=== WHAT TO DO ===
The answer is the exact run of lines in the listing below from the line containing "Türkiye Sinirinda Carablus'daki" up to and including the line containing "Мэра Брянска Макарова", with pictures removed.

=== EXCERPTED DATA ===
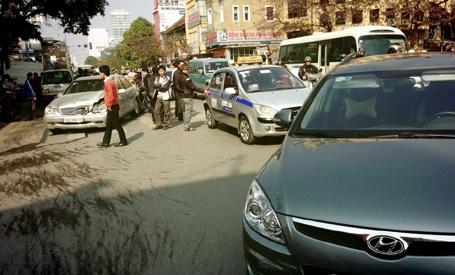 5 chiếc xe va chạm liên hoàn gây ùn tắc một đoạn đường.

...

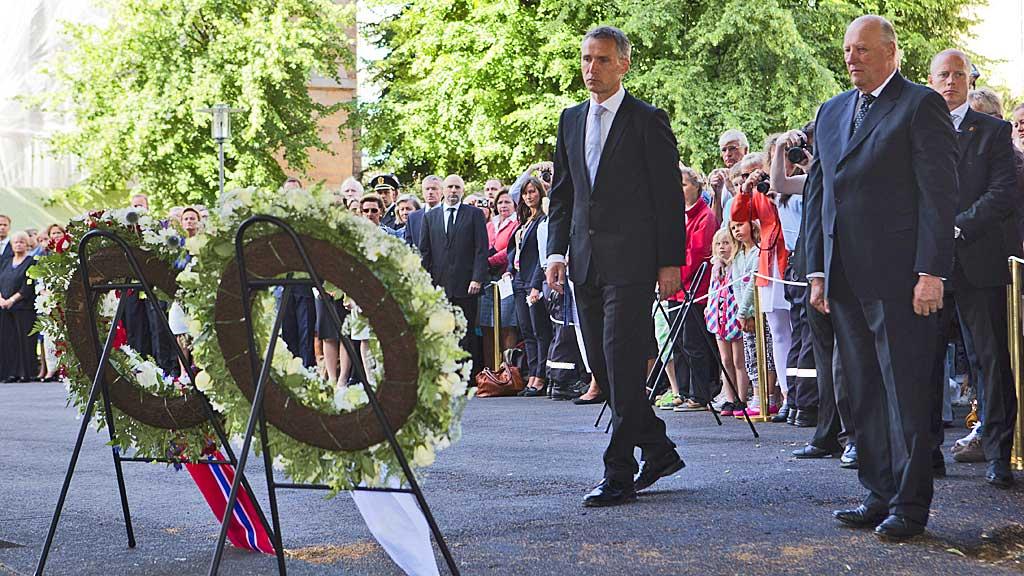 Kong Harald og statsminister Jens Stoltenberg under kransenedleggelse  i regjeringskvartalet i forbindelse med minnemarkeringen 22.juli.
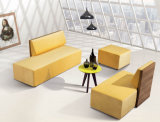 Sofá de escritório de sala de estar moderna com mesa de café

--

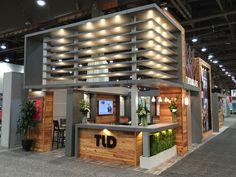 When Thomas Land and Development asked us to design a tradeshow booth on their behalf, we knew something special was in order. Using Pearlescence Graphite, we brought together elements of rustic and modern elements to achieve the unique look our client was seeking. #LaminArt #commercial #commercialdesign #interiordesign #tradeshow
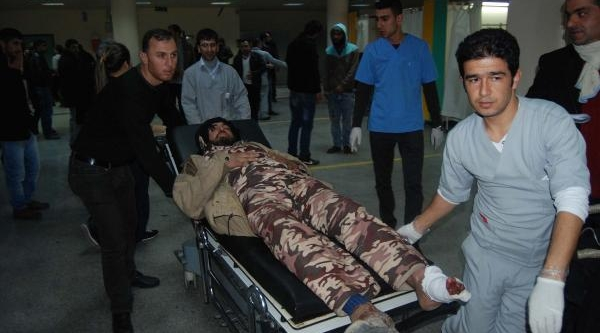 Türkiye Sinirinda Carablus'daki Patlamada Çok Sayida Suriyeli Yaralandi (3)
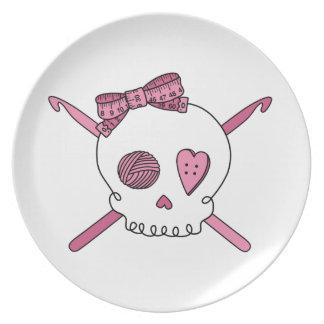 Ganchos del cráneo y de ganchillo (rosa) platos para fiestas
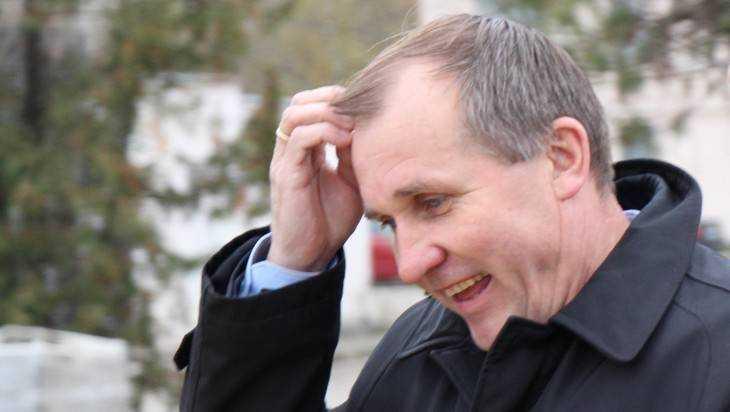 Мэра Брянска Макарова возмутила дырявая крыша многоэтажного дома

=== RESULT BELOW ===
 Türkiye Sinirinda Carablus'daki Patlamada Çok Sayida Suriyeli Yaralandi (3)
 Ganchos del cráneo y de ganchillo (rosa) platos para fiestas
 Мэра Брянска Макарова возмутила дырявая крыша многоэтажного дома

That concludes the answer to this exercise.